Set task:
All of the data below must be repeated exactly.

Material for this exercise:
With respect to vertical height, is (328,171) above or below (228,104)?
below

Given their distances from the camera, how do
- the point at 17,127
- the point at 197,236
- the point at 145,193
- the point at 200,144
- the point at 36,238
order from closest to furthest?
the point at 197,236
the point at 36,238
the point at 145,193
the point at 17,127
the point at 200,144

Result of the exercise:
With respect to vertical height, is (328,171) above or below (228,104)?
below

Given their distances from the camera, how do
- the point at 17,127
- the point at 197,236
- the point at 145,193
- the point at 200,144
- the point at 36,238
order from closest to furthest?
the point at 197,236
the point at 36,238
the point at 145,193
the point at 17,127
the point at 200,144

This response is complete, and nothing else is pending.